[PATCH] D21987: [XRay] Implement `llvm-xray extract`, start of the llvm-xray tool

Sun Sep 11 23:24:23 PDT 2016

dberris added a comment.

In https://reviews.llvm.org/D21987#538323, @dblaikie wrote:

> > > Still some outstanding design issues to discuss re: file formats, conversions, portability, etc. But once that's done.
>
> > 
>
> > > 
>
> > 
>
> > > I'm still concerned about reading/writing the binary format using memory mapping/splatting - I think the tools should be portable (in the same way that LLVM/Clang are - we don't build cross compilers, we just build tools that can read/write from/to any format on any platform), but even that's an implementation detail to a degree (unless making the tools that generic removes the need for the separate portable format/conversion tools).
>
> > 
>
> > 
>
> > That's a tricky one. The problem with _not_ doing this memory-dump format is the cost of doing it in the XRay runtime.
>
>
> Ah, sorry - I should clarify/be more specific.
>
> I don't have so much of a problem with the writing side - I appreciate there are performance concerns there. (but wouldn't mind understanding them better - how important is the performance once xray features are turned on? (obviously having xray be as close to zero cost when not in use is important) What sort of cost do you see if it did write a consistent record format? (copying integers into known-width types, changing to a fixed endianness))

That's a good question.

When it's off, we'd like the cost to be as close to 0 as possible. When it's recording, we'd like the recording cost to be as little as possible so as not to interfere too much with the latency profiles of the functions being instrumented. So this means, if we can get away with introducing a fixed overhead when on (say 0.05 microseconds or 50 nanoseconds on every record) then that's how we'd structure it. So far we've been measuring far less than that on the fixed costs of the trampolines, but we've very wary of the cost of the actual recording as well. So while we can tolerate 0.05 microseconds maximum when we're recording, we'd get up there in case we need to.

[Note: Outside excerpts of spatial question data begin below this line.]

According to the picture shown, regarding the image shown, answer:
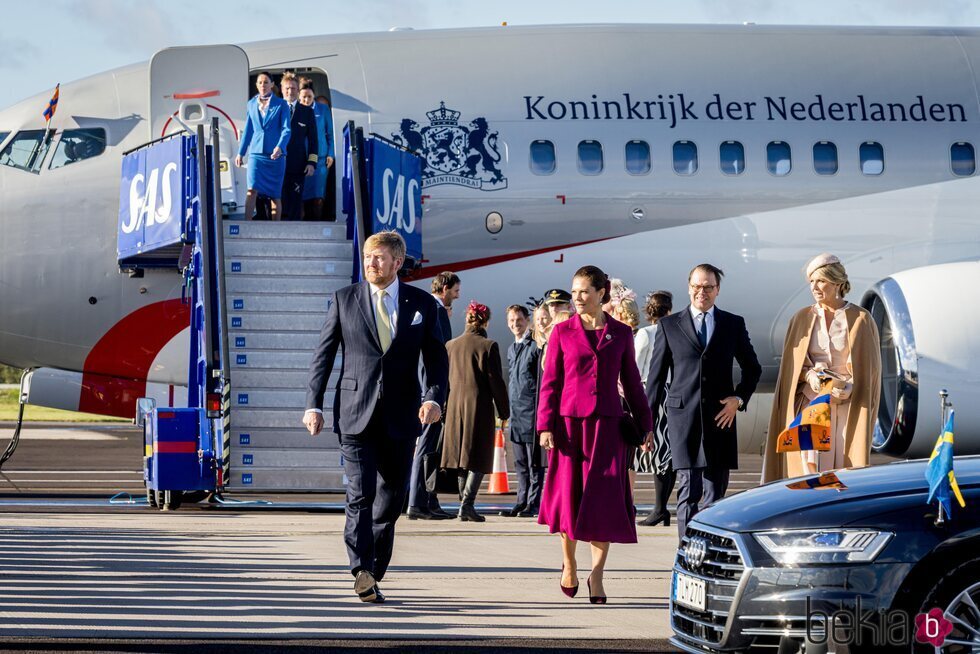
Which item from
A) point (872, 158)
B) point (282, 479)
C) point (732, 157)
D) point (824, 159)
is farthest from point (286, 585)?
point (872, 158)

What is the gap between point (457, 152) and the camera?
46.5ft

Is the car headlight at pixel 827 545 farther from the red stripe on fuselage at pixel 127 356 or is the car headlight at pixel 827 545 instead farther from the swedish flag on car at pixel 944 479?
the red stripe on fuselage at pixel 127 356

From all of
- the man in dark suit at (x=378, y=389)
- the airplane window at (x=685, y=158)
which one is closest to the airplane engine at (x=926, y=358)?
the airplane window at (x=685, y=158)

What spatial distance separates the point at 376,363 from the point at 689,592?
7.64ft

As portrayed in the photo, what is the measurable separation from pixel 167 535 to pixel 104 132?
508 cm

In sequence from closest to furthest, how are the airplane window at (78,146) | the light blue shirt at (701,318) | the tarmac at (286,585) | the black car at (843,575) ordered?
the black car at (843,575) → the tarmac at (286,585) → the light blue shirt at (701,318) → the airplane window at (78,146)

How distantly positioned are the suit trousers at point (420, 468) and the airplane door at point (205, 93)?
331 cm

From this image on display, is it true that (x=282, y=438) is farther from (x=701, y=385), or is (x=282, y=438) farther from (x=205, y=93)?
(x=701, y=385)

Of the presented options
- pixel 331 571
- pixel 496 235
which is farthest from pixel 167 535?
pixel 496 235

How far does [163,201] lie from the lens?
506 inches

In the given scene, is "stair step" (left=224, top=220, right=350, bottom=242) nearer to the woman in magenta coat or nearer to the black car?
the woman in magenta coat

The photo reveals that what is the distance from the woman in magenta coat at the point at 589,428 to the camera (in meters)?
7.50

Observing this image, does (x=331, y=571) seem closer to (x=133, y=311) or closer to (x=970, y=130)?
(x=133, y=311)

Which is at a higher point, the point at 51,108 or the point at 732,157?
the point at 51,108
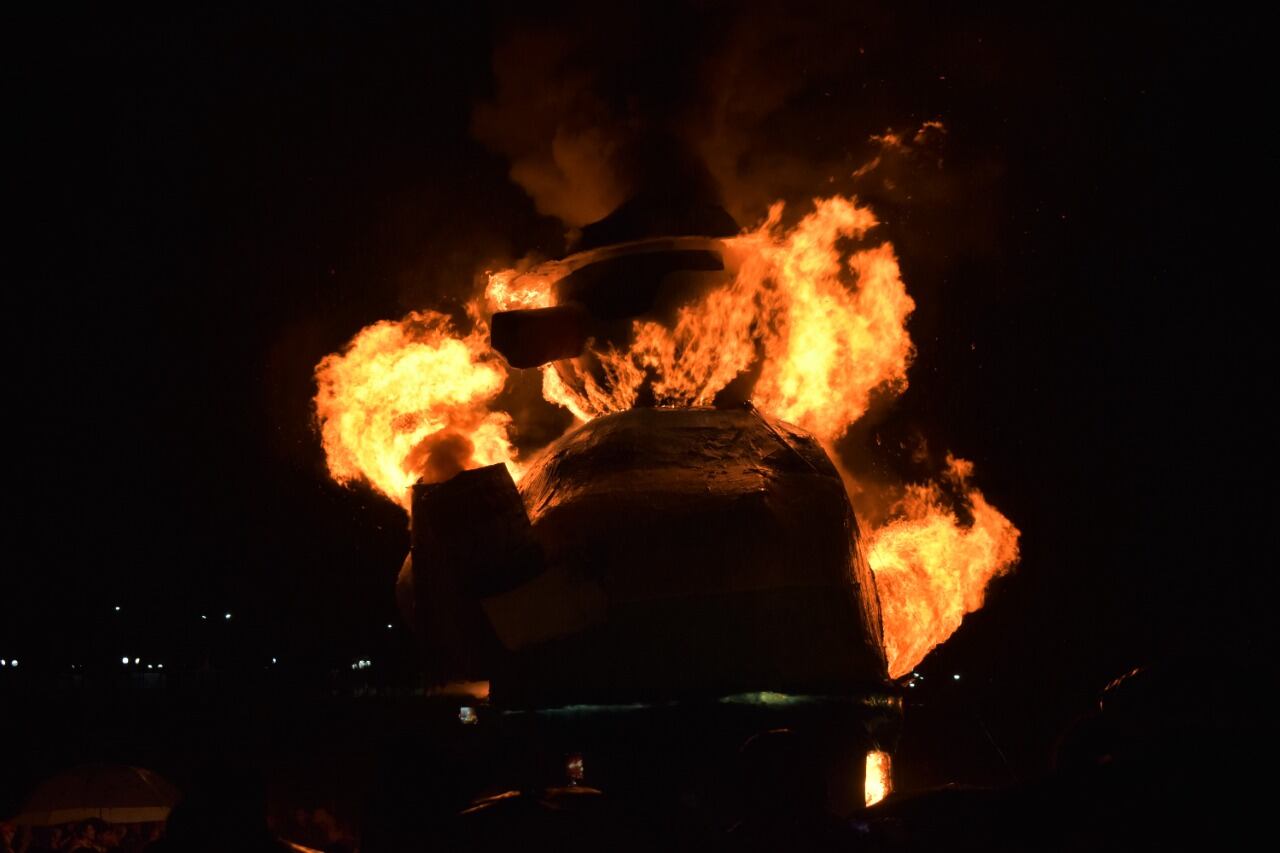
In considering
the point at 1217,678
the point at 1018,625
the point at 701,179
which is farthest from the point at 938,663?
the point at 1217,678

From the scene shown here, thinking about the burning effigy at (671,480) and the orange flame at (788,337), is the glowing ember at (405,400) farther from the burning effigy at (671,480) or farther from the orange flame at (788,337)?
the orange flame at (788,337)

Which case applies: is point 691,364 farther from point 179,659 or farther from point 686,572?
point 179,659

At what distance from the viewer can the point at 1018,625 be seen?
19.4 metres

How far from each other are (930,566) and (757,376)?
2.44m

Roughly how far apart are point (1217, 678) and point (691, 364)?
6.09m

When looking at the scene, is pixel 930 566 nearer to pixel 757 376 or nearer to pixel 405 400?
pixel 757 376

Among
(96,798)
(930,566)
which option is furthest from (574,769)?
(96,798)

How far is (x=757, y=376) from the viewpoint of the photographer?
35.6 ft

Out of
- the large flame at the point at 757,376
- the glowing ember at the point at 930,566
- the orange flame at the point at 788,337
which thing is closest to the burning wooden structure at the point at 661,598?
the orange flame at the point at 788,337

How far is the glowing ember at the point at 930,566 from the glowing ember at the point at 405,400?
3.76 meters

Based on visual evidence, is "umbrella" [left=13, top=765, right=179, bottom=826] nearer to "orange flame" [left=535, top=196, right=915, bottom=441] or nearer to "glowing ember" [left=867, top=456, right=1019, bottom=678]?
"orange flame" [left=535, top=196, right=915, bottom=441]

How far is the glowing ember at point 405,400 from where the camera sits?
1081 cm

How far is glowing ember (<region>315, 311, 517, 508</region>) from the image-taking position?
10.8 metres

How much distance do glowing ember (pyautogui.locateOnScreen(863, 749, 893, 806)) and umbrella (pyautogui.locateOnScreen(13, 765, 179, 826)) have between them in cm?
780
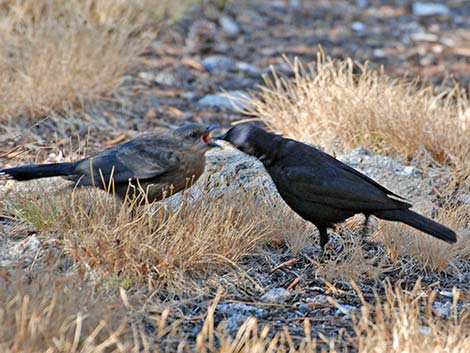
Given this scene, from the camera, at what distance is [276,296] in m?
4.27

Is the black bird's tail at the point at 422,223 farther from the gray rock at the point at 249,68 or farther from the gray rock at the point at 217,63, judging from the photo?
the gray rock at the point at 217,63

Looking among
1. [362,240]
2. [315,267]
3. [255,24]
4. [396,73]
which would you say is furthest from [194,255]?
[255,24]

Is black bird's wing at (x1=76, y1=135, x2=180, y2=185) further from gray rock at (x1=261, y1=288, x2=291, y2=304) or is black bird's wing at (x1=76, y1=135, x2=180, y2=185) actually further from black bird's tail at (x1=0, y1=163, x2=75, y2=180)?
gray rock at (x1=261, y1=288, x2=291, y2=304)

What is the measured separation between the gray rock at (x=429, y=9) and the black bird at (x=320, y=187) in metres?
7.02

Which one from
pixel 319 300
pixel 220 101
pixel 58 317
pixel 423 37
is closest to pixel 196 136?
pixel 319 300

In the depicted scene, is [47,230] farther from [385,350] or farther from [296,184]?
[385,350]

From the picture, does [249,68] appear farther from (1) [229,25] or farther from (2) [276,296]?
(2) [276,296]

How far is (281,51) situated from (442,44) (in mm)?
2030

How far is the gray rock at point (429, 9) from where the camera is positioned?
11.3 metres

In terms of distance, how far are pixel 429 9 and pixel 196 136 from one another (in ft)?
24.0

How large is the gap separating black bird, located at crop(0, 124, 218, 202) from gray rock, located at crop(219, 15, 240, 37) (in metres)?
4.96

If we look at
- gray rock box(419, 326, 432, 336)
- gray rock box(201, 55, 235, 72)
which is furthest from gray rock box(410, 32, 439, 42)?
gray rock box(419, 326, 432, 336)

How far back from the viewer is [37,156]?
17.8ft

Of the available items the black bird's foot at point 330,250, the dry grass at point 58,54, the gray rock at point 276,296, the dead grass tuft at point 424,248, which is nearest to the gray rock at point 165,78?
the dry grass at point 58,54
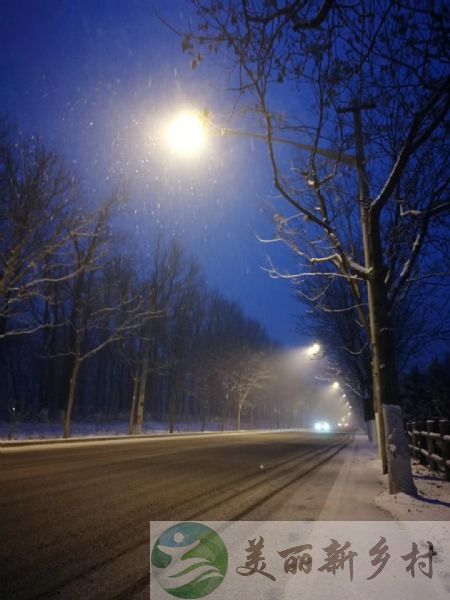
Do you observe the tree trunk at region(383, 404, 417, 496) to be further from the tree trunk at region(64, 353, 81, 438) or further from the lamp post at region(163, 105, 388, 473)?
the tree trunk at region(64, 353, 81, 438)

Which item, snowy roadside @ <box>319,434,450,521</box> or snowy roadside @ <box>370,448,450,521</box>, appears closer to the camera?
snowy roadside @ <box>370,448,450,521</box>

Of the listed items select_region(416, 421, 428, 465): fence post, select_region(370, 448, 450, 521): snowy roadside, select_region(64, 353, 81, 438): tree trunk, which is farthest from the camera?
select_region(64, 353, 81, 438): tree trunk

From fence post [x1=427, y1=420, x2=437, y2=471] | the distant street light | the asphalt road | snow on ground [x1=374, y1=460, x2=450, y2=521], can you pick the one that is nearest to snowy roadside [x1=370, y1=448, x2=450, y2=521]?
snow on ground [x1=374, y1=460, x2=450, y2=521]

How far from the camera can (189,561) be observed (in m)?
3.60

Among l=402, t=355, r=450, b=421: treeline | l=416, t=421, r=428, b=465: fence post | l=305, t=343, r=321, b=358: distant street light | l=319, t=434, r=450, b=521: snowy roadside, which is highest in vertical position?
l=305, t=343, r=321, b=358: distant street light

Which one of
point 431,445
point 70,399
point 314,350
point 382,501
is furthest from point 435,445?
point 314,350

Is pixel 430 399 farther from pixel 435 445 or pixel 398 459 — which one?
pixel 398 459

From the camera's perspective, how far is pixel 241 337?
5466 cm

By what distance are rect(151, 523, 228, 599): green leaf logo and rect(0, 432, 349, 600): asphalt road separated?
0.49ft

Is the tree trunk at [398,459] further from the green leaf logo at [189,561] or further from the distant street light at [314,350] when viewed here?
the distant street light at [314,350]

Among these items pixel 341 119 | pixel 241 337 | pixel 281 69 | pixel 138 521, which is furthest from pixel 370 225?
pixel 241 337

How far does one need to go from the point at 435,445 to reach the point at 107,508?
26.2 ft

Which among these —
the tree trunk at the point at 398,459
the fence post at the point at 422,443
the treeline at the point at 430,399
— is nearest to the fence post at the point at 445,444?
the tree trunk at the point at 398,459

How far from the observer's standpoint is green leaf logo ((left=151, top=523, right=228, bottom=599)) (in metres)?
3.15
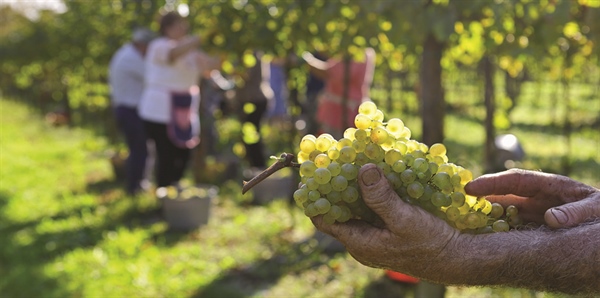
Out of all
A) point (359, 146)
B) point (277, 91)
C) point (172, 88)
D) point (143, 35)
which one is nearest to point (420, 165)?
point (359, 146)

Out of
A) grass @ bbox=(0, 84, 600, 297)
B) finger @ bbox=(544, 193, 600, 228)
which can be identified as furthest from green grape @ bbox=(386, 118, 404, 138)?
grass @ bbox=(0, 84, 600, 297)

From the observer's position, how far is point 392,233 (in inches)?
56.6

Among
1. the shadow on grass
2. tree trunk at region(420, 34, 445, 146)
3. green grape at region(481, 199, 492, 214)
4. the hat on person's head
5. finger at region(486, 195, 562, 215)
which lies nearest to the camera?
green grape at region(481, 199, 492, 214)

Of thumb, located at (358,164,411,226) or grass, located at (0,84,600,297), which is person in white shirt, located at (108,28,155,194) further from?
thumb, located at (358,164,411,226)

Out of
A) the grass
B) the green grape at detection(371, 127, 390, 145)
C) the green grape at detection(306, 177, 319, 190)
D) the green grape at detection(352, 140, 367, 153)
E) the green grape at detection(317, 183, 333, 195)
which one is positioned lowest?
the grass

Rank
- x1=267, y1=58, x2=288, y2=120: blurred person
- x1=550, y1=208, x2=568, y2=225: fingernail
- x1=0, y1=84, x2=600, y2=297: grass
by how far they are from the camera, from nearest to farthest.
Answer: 1. x1=550, y1=208, x2=568, y2=225: fingernail
2. x1=0, y1=84, x2=600, y2=297: grass
3. x1=267, y1=58, x2=288, y2=120: blurred person

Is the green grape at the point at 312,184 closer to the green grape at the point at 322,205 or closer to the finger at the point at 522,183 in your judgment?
the green grape at the point at 322,205

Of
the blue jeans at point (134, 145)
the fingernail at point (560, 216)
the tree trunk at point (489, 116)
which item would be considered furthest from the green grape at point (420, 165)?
the tree trunk at point (489, 116)

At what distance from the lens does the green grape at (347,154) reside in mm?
1474

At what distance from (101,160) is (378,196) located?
27.3ft

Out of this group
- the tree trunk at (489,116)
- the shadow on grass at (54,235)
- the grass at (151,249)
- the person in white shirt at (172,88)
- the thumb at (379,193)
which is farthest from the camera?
the tree trunk at (489,116)

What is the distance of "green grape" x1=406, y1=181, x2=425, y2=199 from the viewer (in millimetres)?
1446

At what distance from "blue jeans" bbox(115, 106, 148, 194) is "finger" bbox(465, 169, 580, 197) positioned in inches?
198

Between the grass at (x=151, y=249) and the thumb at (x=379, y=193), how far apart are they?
1.42m
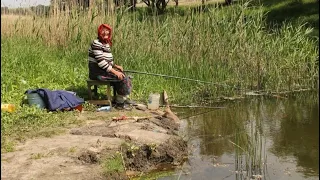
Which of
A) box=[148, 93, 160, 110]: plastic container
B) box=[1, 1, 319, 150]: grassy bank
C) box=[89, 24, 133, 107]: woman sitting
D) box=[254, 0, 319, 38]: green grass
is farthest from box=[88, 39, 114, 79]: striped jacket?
box=[254, 0, 319, 38]: green grass

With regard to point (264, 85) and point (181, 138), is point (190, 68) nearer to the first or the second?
point (264, 85)

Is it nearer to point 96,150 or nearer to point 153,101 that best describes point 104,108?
point 153,101

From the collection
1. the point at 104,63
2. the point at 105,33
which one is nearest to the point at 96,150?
the point at 104,63

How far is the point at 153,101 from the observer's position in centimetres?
690

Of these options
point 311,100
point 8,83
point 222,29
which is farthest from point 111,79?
point 311,100

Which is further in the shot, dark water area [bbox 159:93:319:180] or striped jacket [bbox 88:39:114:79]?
striped jacket [bbox 88:39:114:79]

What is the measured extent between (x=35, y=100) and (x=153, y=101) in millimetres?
1704

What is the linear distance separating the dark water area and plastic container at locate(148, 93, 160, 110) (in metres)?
0.38

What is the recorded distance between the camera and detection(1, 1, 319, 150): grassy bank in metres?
7.92

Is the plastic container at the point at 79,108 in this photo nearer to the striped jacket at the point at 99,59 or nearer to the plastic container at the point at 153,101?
the striped jacket at the point at 99,59

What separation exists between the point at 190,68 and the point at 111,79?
2.11 m

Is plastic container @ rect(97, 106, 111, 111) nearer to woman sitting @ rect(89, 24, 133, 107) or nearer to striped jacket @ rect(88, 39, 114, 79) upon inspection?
woman sitting @ rect(89, 24, 133, 107)

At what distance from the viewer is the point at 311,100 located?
25.9 ft

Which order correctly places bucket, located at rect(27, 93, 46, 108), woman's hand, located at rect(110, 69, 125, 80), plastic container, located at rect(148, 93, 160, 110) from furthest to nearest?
plastic container, located at rect(148, 93, 160, 110), woman's hand, located at rect(110, 69, 125, 80), bucket, located at rect(27, 93, 46, 108)
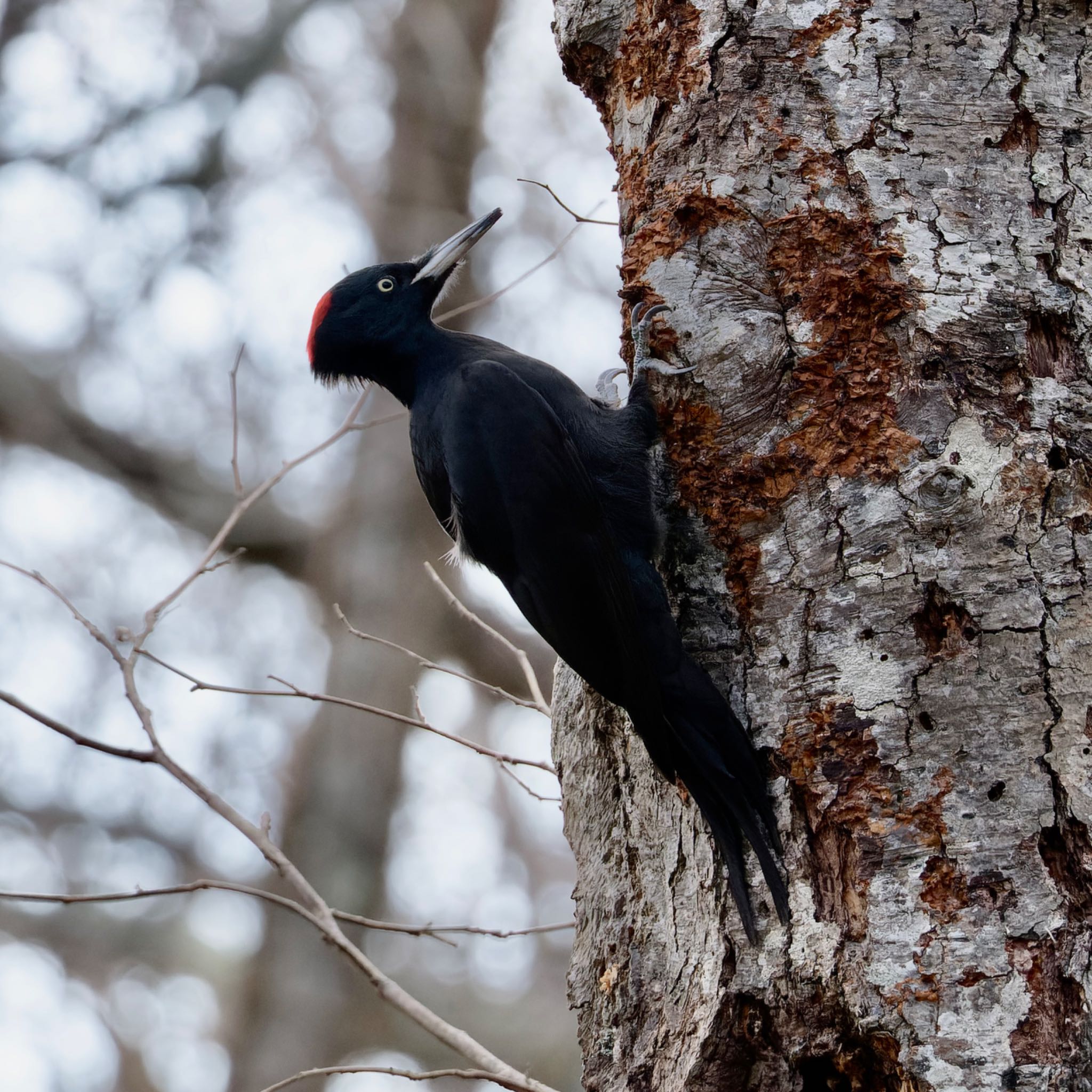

Now with future work for various modes and trade-offs on the runtime side, there's a lot of opportunities for reducing other costs -- like memory (doing selective recording based on duration), durable storage (how many bytes are on disk for the log/trace), as well as the cost of the actual recording operation. But in the meantime, we're exploring the bare minimum we can get, and the implementation we currently have does exactly this. :)

> But what I'm thinking about is whether the tool could read the input no matter which platform it was running on - each architecture would have a different, but known, format (I mean, it already does - it's just defined more implicitly in terms of "what I can read from memory with this struct overlay"). So the reader can do all the "read this many bytes of integer, switch the endianness from whatever was written to whatever I need in this process, etc". That way the output file becomes portable, without changing the bits/incurring extra cost during the writing step.

> 

> Having the tools only work on the architecture where the file was generated seems especially tricky/not-great - and I don't think we have anything like that in LLVM today. llvm-objdump works on COFF files for ARM even when it's run on Linux X86, etc (or should do, if it supports COFF, etc - I haven't looked closely... ).

I agree. There are two changes that could facilitate this support:

1. Indicate in the log what system the log was generated from. This could very well indicate endiannes, sizes of certain fields, etc. We have enough padding in the file headers to support encoding most of this information.
2. Handle the data accordingly from the tools based on the header information.

In the meantime, since we only just run on x86_64 and we have very specific fields, it seems premature to engineer something that will support all the platforms that come along later. And when we end up porting XRay to these other platforms, then we cross that bridge of extending the tool to support data generated from other systems.

Are these concerns a blocker to getting something that works in LLVM first, then evolving it as we support more platforms?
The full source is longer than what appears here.